I use a cus­tom 404 page on this site which emails me a noti­fic­a­tion whenever a bad request for a page is made. Over the last five days I’ve received in excess of 15,000 of these 404 emails. Oh dear!

This sys­tem has been pretty use­ful for spot­ting mis­takes, mine and other peoples. If I include a wrong link in a post, I soon start get­ting 404 emails. I can quickly cor­rect the issue. If someone else has a bad link to me, the email includes the ref­erer (sic) field, so I can quickly trace the prob­lem. Great stuff! It’s been work­ing fine for ages.

Then, a few days ago, I notice a lot (a few hun­dred) of 404 emails in the Gmail folder they are auto­mat­ic­ally shunted to. I glanced through them and noticed that they looked like per­man­ent links to my old blog url .../b2/archives/p/1234... that had been some­how cor­rup­ted into .../journalized//p/1234/.... I also noticed that it was Yahoo’s search engine web crawler. I moved one back to my Gmail inbox and popped a star on there to remind me to look into it.

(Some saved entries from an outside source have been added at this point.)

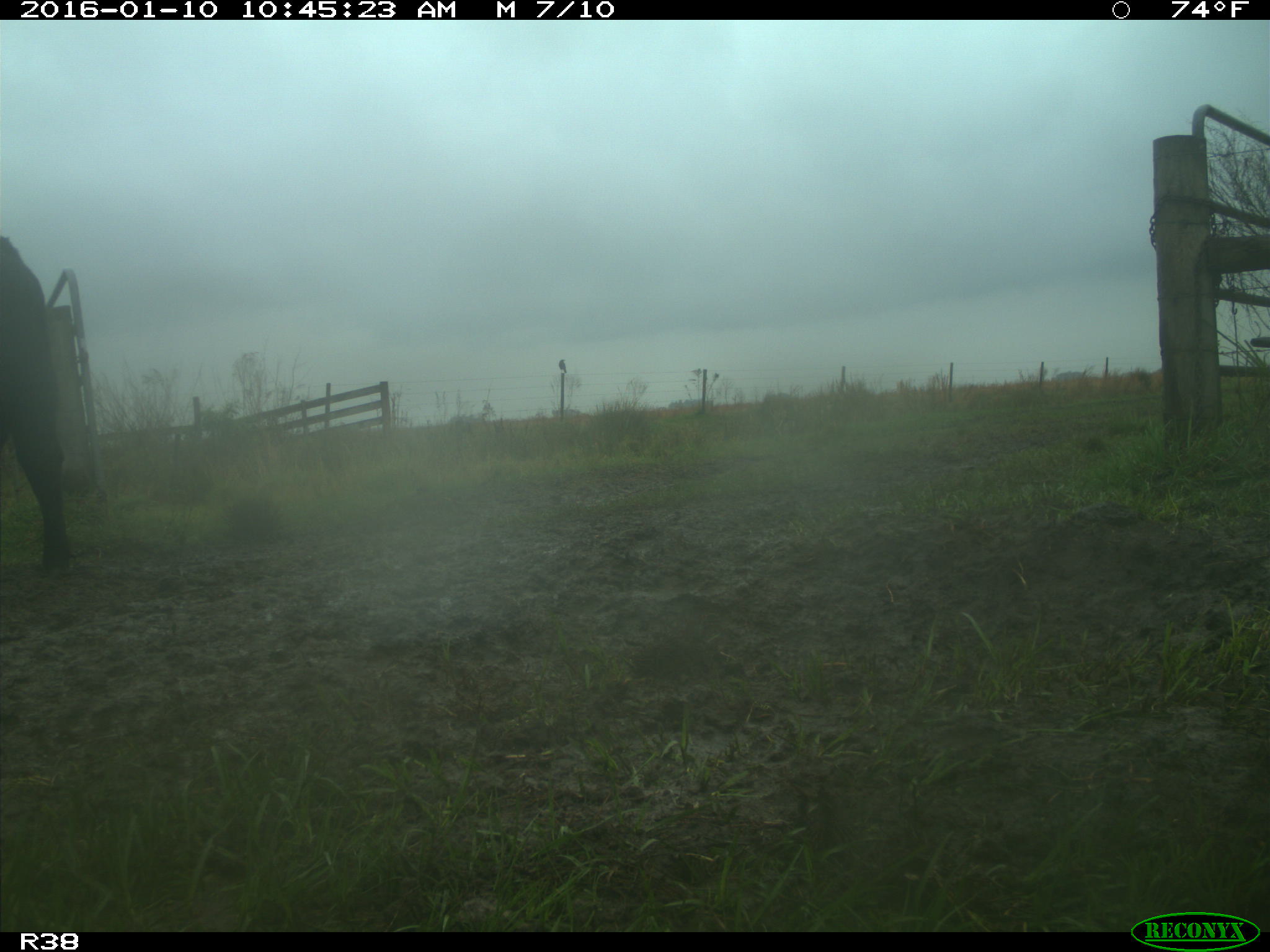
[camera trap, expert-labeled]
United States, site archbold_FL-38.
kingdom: Animalia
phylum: Chordata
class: Mammalia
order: Artiodactyla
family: Bovidae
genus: Bos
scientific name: Bos taurus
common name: domestic cow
Bos taurus (domestic cow).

So here I am today look­ing into it. I still hadn’t real­ized there were more than a few hun­dred! It was only when I fired up Thun­der­bird to clear out my POP3 mail­boxes, that I saw some 20,000 emails wait­ing to download!

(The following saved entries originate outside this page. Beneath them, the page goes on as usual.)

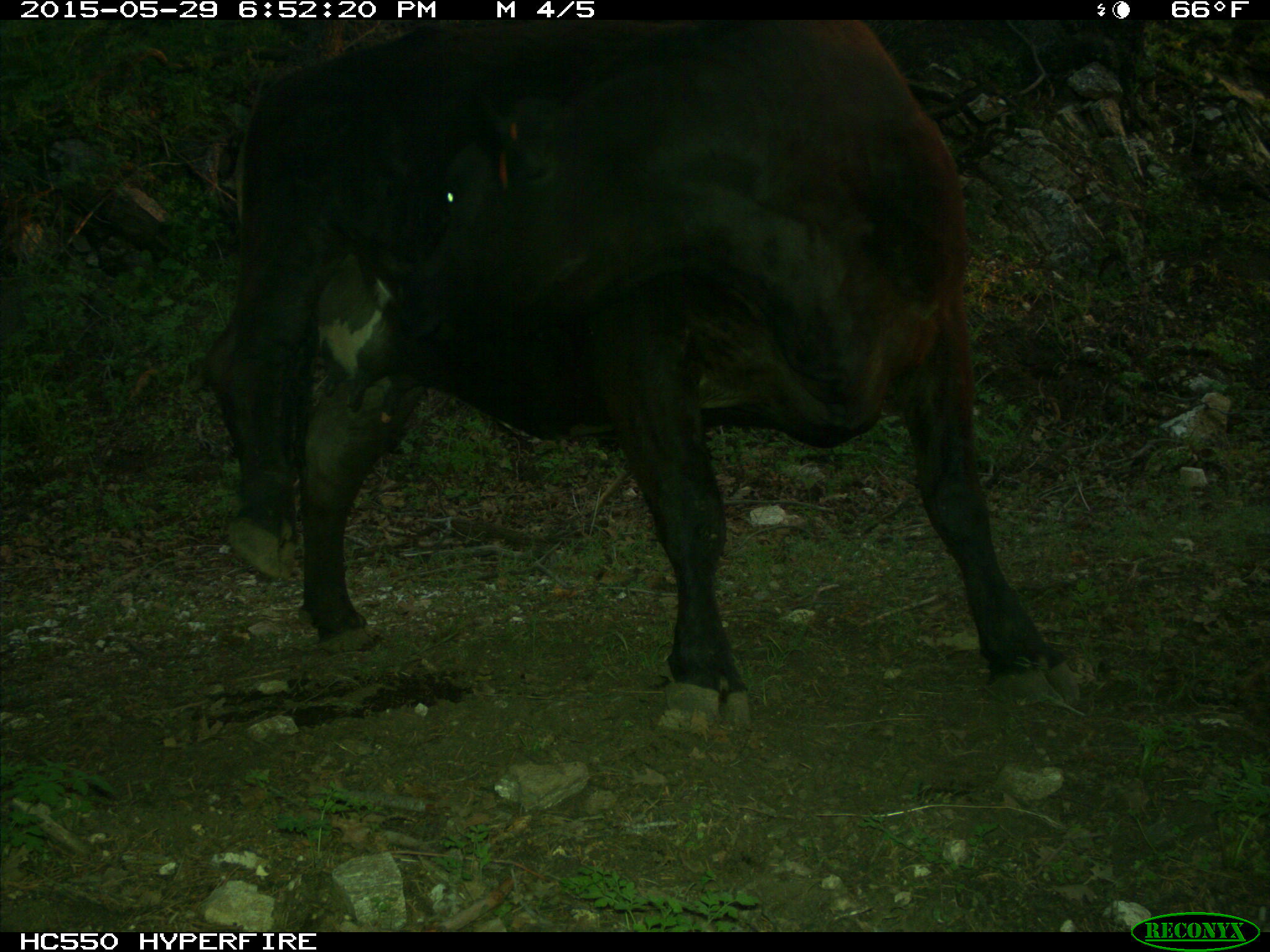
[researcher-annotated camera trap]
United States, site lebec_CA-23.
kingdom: Animalia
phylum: Chordata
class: Mammalia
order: Artiodactyla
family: Bovidae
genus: Bos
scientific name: Bos taurus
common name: domestic cow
Bos taurus (domestic cow).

A fairly quick invest­ig­a­tion revealed that my old b2 redir­ect script was still in place. But when I changed some code around and added some debug to it, I got noth­ing. Ah ha! I vaguely remembered fid­dling with redir­ects in my .htac­cess file the other day. I quickly spot­ted the cul­prit and com­men­ted out the line. Yay! instantly fixed.

I’d been try­ing to short cir­cuit the PHP redir­ect code with the quicker apache redir­ect for the simplest case with the fol­low­ing line: Redirect Permanent /b2/archives http://zed1.com/journalized/ There are so many reg­u­lar expres­sion Redir­ect­Match lines in there that I for­got that that line would retain the rest of the URL when redir­ect­ing. You can even see where the extra slash came from!

Les­son learned: When mak­ing a change like this don’t just check it works, check that the other stuff isn’t broken!